____ Data supplied

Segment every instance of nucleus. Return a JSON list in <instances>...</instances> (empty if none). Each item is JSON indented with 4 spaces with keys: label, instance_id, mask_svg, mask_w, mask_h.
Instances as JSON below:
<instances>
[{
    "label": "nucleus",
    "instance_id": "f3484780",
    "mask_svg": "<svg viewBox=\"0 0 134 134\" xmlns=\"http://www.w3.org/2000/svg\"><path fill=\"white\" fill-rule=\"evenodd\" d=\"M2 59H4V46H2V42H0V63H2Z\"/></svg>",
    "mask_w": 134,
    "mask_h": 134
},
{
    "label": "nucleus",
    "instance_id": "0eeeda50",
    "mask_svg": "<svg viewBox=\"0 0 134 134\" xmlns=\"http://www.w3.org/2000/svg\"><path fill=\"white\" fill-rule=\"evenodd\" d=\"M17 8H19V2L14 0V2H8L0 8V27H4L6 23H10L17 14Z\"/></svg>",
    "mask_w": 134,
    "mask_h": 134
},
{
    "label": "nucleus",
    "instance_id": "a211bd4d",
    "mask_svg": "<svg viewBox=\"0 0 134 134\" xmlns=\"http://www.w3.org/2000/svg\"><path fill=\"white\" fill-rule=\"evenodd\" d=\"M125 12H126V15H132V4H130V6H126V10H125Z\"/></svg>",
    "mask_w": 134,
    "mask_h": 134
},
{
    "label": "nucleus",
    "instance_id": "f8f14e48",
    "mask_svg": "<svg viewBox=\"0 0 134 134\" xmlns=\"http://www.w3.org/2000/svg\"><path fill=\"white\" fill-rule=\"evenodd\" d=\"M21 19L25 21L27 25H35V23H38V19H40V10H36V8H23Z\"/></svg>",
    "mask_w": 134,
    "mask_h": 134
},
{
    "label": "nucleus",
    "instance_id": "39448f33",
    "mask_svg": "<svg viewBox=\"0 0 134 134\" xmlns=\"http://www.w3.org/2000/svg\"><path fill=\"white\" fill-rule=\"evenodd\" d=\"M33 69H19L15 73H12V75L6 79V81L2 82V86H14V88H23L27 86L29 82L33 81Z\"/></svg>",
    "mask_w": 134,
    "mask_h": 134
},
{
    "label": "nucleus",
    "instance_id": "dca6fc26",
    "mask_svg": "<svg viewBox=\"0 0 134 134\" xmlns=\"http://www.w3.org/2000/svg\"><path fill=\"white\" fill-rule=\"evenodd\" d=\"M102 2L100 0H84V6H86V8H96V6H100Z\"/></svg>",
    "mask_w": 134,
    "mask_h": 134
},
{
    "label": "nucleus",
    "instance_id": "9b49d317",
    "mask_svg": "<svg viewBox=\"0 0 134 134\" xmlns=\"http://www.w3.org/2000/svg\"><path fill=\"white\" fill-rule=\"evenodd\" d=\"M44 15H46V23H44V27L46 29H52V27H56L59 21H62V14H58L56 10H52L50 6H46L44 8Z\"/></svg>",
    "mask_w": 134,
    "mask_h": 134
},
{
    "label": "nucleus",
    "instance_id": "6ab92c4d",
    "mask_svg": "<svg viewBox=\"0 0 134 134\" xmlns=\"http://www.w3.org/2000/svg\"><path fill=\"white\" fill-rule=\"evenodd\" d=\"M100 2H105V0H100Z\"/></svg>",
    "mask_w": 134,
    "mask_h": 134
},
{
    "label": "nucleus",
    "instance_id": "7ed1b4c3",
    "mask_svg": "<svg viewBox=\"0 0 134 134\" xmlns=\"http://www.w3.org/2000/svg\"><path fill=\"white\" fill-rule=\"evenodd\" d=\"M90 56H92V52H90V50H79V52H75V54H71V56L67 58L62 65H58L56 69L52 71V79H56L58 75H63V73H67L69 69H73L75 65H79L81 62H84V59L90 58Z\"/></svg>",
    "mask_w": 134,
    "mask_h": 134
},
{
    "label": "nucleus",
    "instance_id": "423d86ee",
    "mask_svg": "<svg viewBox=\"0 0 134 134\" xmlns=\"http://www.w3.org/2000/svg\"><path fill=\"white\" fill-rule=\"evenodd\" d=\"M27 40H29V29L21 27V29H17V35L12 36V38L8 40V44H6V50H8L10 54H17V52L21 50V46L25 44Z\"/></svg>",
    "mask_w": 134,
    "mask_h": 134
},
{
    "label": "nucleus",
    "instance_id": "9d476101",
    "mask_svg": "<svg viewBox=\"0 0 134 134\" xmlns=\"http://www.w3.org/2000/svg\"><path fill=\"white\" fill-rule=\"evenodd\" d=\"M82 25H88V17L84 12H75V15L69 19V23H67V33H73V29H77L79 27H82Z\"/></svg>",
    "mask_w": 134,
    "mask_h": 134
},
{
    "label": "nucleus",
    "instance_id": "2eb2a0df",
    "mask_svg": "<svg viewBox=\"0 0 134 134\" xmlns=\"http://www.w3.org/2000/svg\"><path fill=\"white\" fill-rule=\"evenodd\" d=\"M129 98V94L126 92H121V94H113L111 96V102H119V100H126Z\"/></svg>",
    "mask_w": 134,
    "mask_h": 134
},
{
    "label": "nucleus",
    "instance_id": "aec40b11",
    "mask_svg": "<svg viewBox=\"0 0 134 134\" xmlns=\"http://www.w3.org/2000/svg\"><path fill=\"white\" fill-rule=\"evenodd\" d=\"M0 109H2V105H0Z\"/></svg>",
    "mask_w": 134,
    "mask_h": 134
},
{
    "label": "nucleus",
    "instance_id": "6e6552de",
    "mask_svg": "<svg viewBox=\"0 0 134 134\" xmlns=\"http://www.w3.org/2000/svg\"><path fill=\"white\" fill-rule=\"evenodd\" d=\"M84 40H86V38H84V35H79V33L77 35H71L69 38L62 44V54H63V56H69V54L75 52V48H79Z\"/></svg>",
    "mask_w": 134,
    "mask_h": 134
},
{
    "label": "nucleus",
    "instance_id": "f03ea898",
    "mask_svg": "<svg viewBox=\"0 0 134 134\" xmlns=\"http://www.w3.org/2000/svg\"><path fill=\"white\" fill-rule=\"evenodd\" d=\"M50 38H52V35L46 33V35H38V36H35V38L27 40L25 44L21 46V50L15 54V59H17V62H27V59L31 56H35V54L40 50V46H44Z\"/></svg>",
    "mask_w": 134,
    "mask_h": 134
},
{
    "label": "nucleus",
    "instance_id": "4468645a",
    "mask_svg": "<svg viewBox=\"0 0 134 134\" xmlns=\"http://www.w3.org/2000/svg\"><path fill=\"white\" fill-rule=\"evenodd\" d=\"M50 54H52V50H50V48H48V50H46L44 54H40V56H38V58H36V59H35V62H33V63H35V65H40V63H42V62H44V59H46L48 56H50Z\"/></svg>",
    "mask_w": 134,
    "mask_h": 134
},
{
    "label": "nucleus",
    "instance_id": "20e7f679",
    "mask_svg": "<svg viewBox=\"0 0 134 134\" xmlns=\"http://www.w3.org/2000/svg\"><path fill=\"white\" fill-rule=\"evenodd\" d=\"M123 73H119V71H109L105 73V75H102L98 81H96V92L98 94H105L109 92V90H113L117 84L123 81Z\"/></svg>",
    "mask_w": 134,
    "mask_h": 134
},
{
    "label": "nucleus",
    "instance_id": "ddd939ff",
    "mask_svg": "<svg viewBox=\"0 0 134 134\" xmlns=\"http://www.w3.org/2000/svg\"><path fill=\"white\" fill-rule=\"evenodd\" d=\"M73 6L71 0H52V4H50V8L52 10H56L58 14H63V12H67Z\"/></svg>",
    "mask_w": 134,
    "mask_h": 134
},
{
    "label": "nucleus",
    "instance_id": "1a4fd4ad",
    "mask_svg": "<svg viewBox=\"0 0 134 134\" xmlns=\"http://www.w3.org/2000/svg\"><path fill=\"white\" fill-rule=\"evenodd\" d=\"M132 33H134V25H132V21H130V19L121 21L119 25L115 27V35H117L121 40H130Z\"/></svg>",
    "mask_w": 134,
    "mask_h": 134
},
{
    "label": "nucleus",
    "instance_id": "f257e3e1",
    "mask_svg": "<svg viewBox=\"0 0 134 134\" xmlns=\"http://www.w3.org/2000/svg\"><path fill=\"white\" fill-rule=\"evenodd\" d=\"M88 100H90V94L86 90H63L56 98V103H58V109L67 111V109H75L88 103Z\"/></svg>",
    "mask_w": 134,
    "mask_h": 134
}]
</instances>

________

» **Your task**: From the material above, extract every line that contains the string "JSON". Case counts, so only lines with the same capitalization qualify.

» **The solution**:
Segment every instance of nucleus. Return a JSON list in <instances>...</instances> (empty if none). Each item is JSON indented with 4 spaces with keys: label, instance_id, mask_svg, mask_w, mask_h.
Instances as JSON below:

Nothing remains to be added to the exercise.